Oto moja kolejna cukiernicza próba ;). Tym razem na warsztat poszedł przepis z nowej książki "Kawa sekrety baristy", którą otrzymałam niedawno na urodziny. Muszę przyznać, że efekt przerósł moje oczekiwania, ponieważ ciasteczka są delikatne, nie twardnieją na kamień, a co najważniejsze, mają cudowny, kakaowo-kawowo-cynamonowy aromat, który od razu rozległ się w całym domu. Doskonale pasują do coraz chłodniejszej aury na zewnątrz, a w połączeniu z małą czarną potrafią wspaniale zrelaksować nawet w najbardziej nieprzyjemny dzień. Szczególnie polecam je tym z Was, który mają już dosyć jesiennej słoty i chcą choć na chwilę poczuć magię świąt :).
składniki:
- 250g masła
- 200g cukru
- 6 łyżek kakao
- 1/4 łyżeczki mielonego cynamonu (polecam oczywiście świeżo zmielony w młynku lub moździerzu, znacznie poprawia smak ciasteczek)
- 1 jajko
- 2 łyżeczki kawy rozpuszczalnej
- 1 łyżeczka ekstraktu waniliowego
- 225 g mąki
wykonanie:
- masło (powinno być miękkie), cukier, kakao i cynamon utrzyj w dużym naczyniu, następnie dodaj jajko.
- w filiżance wymieszaj kawę i ekstrakt waniliowy z 1 łyżeczką wody, by kawa się rozpuściła. Dodaj do masy i całość utrzyj.
- używając miksera ustawionego na wolne obroty, dodawaj stopniowo mąkę, aż wszystkie składniki się połączą. Podziel ciasto na pół, uformuj kule, owiń folią i włóż do lodówki, by stwardniało. UWAGA: trzymałam ciasto w zamrażalniku przez dobre pół godziny i chociaż faktycznie trochę stwardniało, to nadal pozostało dosyć lepkie i delikatne, co utrudniało wałkowanie i wycinanie ciasteczek. W tym przypadku polecam użyć więcej mąki do posypania stolnicy oraz obsypywania nią również wałka i foremek przed każdym użyciem. Wtedy ciasto nie sprawia większych problemów ;).

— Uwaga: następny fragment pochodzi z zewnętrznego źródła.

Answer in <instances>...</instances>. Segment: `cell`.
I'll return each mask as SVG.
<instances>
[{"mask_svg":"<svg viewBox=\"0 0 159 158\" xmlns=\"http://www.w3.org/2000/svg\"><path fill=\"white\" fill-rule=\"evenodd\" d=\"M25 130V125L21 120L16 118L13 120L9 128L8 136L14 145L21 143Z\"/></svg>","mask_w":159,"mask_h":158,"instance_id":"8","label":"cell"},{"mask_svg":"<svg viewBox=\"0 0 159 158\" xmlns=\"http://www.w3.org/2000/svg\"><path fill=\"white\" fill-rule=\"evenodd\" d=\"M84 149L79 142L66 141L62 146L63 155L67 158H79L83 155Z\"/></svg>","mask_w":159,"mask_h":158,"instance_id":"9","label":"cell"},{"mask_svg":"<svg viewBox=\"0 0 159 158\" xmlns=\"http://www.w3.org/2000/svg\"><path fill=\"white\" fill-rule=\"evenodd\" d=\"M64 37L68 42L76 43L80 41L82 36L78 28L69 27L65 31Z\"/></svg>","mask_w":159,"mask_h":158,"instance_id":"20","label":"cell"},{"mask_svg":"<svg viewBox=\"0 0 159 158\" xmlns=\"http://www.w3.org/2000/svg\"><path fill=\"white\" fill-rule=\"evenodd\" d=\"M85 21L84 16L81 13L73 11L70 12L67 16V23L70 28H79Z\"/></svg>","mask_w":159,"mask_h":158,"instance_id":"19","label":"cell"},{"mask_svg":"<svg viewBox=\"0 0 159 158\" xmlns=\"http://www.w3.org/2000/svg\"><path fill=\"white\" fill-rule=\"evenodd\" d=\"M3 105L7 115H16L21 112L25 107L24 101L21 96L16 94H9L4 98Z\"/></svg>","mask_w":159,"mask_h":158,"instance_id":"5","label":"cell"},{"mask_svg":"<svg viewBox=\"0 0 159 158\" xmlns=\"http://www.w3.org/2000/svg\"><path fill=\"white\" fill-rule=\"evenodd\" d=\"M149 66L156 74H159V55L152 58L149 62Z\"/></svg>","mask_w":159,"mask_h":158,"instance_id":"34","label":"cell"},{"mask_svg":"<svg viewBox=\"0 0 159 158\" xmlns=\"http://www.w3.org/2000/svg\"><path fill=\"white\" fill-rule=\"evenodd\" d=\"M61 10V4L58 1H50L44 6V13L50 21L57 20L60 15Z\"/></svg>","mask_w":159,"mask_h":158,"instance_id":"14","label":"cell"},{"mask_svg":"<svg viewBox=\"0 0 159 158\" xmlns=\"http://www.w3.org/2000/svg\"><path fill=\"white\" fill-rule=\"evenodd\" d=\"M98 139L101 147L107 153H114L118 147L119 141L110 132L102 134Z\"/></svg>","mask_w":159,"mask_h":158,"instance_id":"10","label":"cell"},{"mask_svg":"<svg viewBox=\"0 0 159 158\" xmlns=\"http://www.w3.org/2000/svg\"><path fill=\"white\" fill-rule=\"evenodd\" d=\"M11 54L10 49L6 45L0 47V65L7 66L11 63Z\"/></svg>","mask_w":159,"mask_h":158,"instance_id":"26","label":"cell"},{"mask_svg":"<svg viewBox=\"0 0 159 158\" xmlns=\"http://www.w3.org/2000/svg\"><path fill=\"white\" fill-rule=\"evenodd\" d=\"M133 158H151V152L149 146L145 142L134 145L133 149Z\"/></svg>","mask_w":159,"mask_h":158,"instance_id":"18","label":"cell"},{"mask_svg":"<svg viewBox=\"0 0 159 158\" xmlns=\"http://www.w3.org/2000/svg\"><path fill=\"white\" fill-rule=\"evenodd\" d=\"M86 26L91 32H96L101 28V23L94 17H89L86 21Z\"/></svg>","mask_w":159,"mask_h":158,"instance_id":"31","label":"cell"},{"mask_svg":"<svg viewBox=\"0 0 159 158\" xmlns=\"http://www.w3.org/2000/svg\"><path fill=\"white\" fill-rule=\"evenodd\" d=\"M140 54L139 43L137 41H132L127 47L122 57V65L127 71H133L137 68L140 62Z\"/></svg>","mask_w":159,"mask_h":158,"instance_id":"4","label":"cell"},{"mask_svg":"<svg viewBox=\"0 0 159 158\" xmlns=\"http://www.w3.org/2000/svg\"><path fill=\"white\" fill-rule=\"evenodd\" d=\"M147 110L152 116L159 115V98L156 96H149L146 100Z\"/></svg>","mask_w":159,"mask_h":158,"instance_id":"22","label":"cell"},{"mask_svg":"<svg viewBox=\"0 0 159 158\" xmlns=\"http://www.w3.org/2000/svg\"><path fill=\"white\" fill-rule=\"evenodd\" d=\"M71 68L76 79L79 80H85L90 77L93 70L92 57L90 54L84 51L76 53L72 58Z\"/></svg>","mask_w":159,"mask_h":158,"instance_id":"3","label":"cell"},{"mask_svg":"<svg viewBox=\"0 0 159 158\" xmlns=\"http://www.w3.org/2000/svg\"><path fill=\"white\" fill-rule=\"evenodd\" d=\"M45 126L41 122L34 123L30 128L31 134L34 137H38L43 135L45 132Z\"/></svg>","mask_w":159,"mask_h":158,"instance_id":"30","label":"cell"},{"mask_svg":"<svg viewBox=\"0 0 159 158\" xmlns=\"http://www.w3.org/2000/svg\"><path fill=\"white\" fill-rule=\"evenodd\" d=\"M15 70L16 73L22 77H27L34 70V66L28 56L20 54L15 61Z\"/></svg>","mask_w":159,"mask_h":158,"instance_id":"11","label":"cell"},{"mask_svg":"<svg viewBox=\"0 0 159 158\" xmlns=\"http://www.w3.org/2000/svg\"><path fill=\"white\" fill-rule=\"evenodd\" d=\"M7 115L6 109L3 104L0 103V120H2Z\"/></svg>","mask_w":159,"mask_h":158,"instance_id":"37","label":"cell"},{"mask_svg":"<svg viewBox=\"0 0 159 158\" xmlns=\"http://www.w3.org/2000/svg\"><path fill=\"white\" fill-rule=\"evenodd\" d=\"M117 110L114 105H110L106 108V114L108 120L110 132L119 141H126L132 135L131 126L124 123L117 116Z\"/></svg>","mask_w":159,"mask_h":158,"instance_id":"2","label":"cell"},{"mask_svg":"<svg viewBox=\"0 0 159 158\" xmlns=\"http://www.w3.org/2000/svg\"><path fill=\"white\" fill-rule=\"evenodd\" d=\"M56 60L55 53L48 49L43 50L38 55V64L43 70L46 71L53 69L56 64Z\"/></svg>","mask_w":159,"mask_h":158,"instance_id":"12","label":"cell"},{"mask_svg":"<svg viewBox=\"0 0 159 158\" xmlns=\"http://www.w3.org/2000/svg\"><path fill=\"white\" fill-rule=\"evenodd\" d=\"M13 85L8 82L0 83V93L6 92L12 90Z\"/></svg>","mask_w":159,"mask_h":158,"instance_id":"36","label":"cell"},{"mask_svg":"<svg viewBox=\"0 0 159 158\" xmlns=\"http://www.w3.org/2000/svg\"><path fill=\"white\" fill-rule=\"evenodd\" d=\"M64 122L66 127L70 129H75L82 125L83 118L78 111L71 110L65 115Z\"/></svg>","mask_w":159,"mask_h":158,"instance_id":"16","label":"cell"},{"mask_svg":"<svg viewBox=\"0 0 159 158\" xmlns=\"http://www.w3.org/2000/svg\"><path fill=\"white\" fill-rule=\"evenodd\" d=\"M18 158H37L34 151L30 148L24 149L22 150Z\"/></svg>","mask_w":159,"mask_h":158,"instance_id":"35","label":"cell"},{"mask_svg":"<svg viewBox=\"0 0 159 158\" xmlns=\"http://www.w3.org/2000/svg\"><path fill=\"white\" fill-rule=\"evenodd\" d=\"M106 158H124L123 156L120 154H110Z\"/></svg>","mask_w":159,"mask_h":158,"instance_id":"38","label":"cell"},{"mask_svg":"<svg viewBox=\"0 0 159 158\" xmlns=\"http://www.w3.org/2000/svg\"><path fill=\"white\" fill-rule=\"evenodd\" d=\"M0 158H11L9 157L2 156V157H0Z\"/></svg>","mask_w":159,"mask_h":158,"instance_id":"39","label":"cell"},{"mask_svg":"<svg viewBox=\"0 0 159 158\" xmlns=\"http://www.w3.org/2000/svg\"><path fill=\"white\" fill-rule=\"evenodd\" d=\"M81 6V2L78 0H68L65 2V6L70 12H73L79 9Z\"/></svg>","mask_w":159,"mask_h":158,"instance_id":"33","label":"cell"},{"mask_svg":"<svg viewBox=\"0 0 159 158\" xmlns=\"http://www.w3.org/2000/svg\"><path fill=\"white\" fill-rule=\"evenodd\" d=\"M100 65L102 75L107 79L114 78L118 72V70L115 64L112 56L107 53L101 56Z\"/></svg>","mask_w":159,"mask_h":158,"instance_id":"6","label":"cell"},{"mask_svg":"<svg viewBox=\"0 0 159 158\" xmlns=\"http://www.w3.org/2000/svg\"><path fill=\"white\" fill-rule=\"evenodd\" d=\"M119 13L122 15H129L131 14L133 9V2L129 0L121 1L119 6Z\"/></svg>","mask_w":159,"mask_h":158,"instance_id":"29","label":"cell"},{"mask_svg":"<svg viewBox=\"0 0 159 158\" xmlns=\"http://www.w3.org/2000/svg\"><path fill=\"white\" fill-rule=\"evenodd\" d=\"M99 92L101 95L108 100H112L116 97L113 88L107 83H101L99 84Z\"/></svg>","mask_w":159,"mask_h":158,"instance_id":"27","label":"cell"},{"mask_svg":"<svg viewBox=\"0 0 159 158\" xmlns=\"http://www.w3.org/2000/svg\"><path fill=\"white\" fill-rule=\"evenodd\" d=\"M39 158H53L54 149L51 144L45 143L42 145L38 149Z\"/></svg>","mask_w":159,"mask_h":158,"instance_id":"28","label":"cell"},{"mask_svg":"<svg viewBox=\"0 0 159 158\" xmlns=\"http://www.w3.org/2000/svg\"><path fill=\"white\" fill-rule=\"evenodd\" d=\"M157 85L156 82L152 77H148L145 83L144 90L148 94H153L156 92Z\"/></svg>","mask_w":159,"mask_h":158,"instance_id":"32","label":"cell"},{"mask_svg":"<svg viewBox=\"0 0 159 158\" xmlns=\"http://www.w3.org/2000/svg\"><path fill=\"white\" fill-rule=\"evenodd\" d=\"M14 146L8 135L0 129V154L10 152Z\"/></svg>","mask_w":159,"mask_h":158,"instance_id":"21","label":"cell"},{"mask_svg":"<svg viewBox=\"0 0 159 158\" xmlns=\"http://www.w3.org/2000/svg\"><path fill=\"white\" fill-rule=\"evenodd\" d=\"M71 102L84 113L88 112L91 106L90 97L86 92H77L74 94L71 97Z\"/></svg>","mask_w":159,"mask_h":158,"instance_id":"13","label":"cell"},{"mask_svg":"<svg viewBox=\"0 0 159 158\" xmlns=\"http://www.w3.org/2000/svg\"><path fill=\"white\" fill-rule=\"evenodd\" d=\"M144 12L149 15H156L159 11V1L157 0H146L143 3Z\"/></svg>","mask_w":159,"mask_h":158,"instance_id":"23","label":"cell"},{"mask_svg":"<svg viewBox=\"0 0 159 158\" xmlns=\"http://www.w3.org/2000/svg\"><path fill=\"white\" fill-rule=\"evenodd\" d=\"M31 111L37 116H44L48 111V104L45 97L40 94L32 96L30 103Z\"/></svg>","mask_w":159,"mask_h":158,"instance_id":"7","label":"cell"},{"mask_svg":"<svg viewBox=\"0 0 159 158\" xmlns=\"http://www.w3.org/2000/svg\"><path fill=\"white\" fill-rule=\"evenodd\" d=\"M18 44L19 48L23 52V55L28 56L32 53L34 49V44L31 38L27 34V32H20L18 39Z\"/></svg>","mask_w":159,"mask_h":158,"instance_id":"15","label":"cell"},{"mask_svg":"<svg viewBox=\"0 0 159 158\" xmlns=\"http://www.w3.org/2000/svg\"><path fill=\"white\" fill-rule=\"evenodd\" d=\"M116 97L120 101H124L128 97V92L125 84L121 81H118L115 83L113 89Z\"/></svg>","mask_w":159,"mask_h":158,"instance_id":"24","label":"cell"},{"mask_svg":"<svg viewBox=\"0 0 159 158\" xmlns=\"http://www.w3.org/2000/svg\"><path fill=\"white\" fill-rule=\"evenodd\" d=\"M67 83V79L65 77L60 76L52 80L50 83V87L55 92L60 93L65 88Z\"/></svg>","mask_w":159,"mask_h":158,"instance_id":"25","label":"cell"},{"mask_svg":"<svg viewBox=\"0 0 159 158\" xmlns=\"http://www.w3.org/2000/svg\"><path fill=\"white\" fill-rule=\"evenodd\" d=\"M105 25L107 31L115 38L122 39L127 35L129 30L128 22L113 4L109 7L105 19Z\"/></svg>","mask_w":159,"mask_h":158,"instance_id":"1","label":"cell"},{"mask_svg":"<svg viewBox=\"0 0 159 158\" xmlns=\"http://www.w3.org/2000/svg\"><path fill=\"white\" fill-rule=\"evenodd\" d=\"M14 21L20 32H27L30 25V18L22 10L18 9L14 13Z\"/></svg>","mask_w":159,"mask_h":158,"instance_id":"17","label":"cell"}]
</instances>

- nagrzej piekarnik do temperatury 190 C. Przygotuj foremkę do wycinania ciastek.
- na oprószonej mąką stolnicy rozwałkuj ciasto do grubości ok 5 mm. Wycinaj ciasteczka i układaj je na blasze w odległości 25 mm od siebie.
- piecz 8 minut, aż będą chrupkie.
Przepis uwzględniał przygotowanie specjalnej polewy do dekoracji, jednak z powodu braku czasu posłużyłam się jedynie hartowaną białą czekoladą, która równie dobrze komponuje się ze smakiem ciastek.